The insects are everywhere! They look like jumbo grasshoppers with wings and emerge from underground dormancy every seventeen years to swarm for their mating ritual. My teacher says there are as many as a million-and-a-half bugs in a single acre of earth. Regan peddles around on her Big Wheel with ziplock bags and collects the little empty bug-shaped shells they shed on trees and window screens and sometimes on our stereo speakers if they manage their way inside the house. Mostly they’re just annoying, but Sadie and I run from the car into the house with our hands over our ears from the deafening whir in an over-dramatized attempt at avoiding accidental contact with the flying creatures.
Mother and the three of us girls are in a new house without Henry. She has asked him to leave several times, but this time it’s for real. We did the leaving, and she cries in her bedroom every night. When he discovers where we live, his truck pulls up each night after dark and parks on the street out front, where he sleeps. In the morning, he wakes up and drives off.

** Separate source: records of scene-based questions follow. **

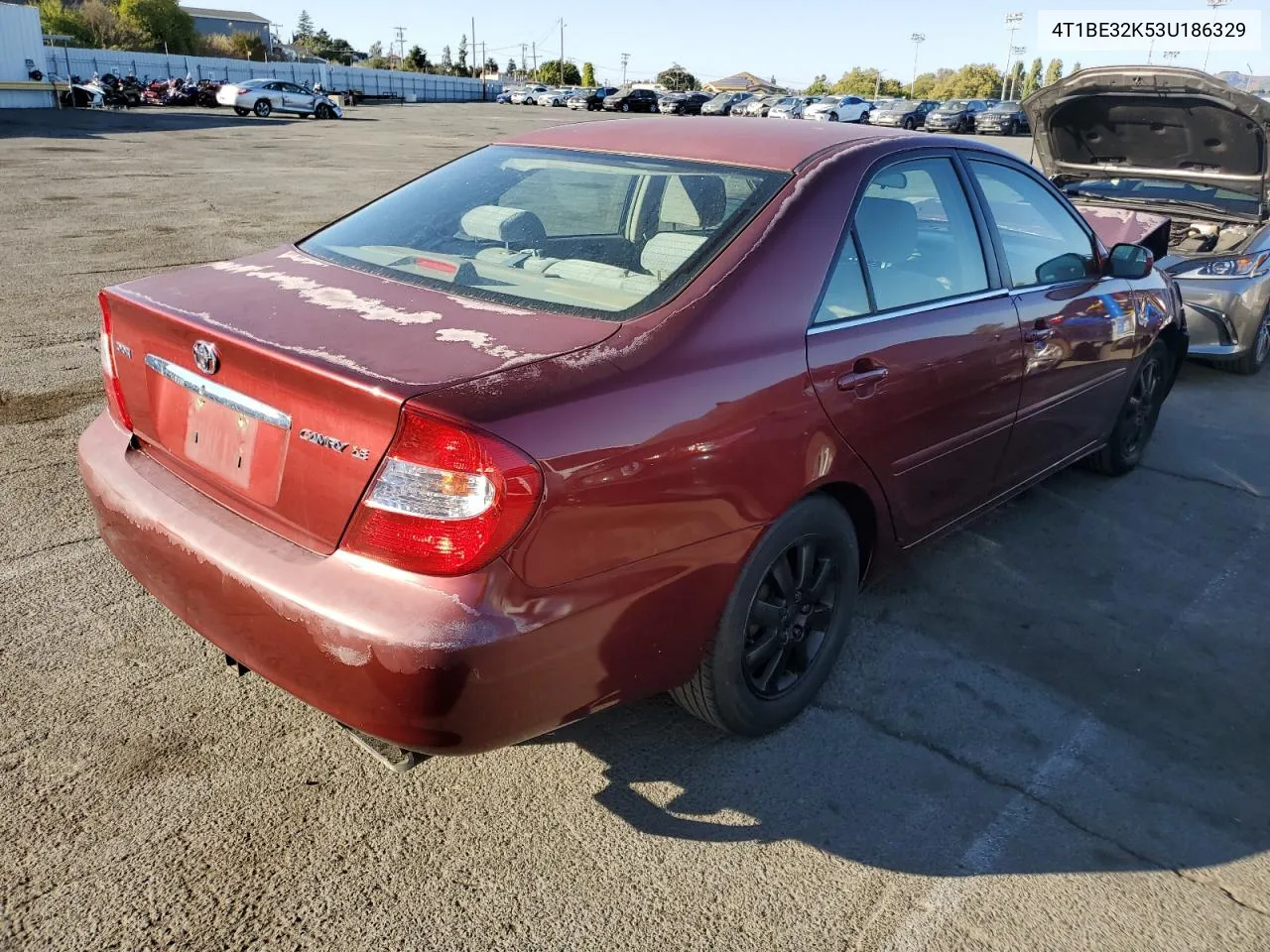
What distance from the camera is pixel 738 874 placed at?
2.38 meters

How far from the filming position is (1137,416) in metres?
5.07

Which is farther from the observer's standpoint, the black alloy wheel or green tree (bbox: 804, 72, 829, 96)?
green tree (bbox: 804, 72, 829, 96)

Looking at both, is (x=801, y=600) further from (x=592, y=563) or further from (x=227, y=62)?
(x=227, y=62)

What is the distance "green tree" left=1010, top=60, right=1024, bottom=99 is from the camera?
111250 millimetres

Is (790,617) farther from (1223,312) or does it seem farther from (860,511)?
(1223,312)

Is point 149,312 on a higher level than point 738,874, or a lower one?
higher

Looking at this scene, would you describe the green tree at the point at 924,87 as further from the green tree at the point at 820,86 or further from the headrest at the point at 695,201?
the headrest at the point at 695,201

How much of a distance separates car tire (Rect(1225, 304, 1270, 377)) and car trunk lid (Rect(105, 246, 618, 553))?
258 inches

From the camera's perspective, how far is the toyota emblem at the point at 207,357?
232 centimetres

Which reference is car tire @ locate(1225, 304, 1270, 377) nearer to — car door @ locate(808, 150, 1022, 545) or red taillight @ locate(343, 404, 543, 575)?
car door @ locate(808, 150, 1022, 545)

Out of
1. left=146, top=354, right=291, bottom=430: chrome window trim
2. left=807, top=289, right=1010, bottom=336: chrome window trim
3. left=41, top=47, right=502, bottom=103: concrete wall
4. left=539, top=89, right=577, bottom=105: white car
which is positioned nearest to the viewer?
left=146, top=354, right=291, bottom=430: chrome window trim

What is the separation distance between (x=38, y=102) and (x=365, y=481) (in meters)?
45.5

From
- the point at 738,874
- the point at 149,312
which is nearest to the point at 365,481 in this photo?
the point at 149,312

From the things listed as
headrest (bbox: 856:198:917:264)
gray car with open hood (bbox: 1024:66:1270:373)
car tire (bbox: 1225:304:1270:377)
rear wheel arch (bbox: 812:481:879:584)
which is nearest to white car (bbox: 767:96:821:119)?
gray car with open hood (bbox: 1024:66:1270:373)
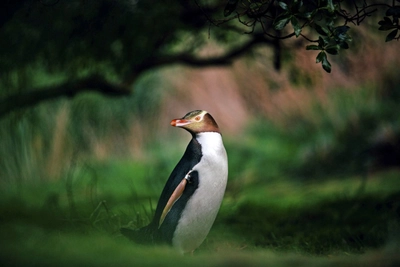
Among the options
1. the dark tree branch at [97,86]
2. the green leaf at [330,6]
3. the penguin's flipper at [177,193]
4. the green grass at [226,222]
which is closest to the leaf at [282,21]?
the green leaf at [330,6]

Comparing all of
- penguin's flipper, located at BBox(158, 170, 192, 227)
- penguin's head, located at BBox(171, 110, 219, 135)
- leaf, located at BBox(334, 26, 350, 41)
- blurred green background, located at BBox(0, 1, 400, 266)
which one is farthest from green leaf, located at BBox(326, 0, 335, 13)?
blurred green background, located at BBox(0, 1, 400, 266)

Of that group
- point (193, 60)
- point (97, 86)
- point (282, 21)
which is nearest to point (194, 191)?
point (282, 21)

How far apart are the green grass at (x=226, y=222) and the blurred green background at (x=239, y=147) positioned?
0.03ft

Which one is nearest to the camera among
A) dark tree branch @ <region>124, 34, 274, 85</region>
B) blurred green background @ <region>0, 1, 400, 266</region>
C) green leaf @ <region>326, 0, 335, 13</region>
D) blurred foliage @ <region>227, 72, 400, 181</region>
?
green leaf @ <region>326, 0, 335, 13</region>

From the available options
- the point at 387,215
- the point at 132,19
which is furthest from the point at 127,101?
the point at 387,215

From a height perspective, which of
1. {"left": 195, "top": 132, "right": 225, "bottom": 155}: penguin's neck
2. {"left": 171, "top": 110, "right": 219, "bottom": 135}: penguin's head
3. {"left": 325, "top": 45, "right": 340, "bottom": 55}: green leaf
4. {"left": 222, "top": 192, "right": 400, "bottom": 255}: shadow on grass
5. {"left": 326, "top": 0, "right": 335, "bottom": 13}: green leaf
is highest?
{"left": 326, "top": 0, "right": 335, "bottom": 13}: green leaf

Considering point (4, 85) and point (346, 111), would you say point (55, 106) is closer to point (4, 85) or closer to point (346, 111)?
point (4, 85)

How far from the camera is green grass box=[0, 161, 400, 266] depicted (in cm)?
265

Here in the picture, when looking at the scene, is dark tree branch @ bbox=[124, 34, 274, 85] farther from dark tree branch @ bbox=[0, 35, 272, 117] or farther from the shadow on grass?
the shadow on grass

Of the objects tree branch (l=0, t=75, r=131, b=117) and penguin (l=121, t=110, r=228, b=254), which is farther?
tree branch (l=0, t=75, r=131, b=117)

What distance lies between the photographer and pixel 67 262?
2404 millimetres

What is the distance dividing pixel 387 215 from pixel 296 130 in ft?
5.06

On Christmas Eve, Sadie and I tiptoe down the stairs, being careful to avoid the creaky third step from the bottom. We have wrapped presents for my mother and Regan and are trying to sneak them under the tree in the middle of the night. Long past the belief in Santa Claus, we also hope to get a glimpse of any presents that might be there for us. The light switch at the bottom of the stairs isn’t working, and there is a pungent smell that I can’t place, like the science lab at school. Henry is lying on the couch with one arm and shoulder falling off the side. I guess mother has let him come inside for the holiday. “Come on, let’s go back to bed,” Sadie orders and pushes me back up the stairs. I step on the creaky stair and we freeze in place, but Henry still doesn’t move. Terror replaces my holiday spirit. Neither Sadie nor I ever speak of it again.